While blacks have played an important role—as explorers, scouts, Indian consorts, soldiers, cowboys, farmers—in the exploration, conquest, and settlement of the American West, they have received scant attention from the chroniclers of the pageant of western development.
Few of rodeo’s early heroes matched the achievements of the black cowboy Bill Pickett, and his story is recounted here for the first time in book form.
Pickett grew up in Texas in the 1880’s, the child of former slaves, to become nationally famous as the star of the 101 Ranch Wild West Show.
Pickett was associated with such western figures as Tom Mix, Will Rogers, Milt Hinkle, and Lucille Mulhall, and earned a reputation as an all around cowboy of legendary abilities.
His greatest claim to fame is as the originator of steer wrestling, the only rodeo event to be traced to one individual.

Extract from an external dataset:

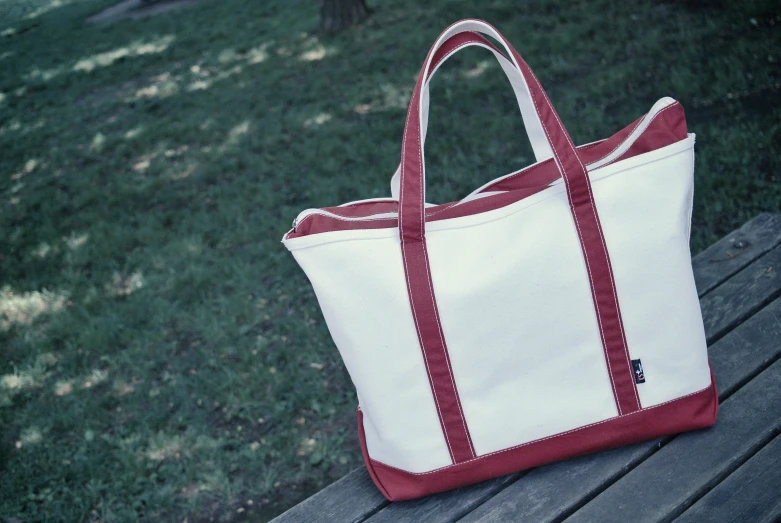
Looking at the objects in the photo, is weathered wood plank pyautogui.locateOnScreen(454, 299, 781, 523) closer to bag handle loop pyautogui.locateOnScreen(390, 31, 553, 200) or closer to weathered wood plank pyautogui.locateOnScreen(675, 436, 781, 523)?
weathered wood plank pyautogui.locateOnScreen(675, 436, 781, 523)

Audiences all over the United States, South America, Canada, and England were amazed to see the “Dusky Demon” fall on thousand-pound steers and bring them down bite-‘em style with his teeth.
In spite of a life of incredible physical daring—afoot and unarmed he once took on an enraged fighting bull in a Mexico City arena—he lived to age sixty, to die with his boots on, and his funeral was on the 101 Ranch’s last great events.
In recognition of his many achievements Pickett was elected to the Cowboy Hall of Fame in 1971, the first black cowboy to be so honored.
The author brings together all that is known about Pickett, sorting out the facts and legends, and un-telling the story sheds new light on early-day rodeo and 101 Ranch life.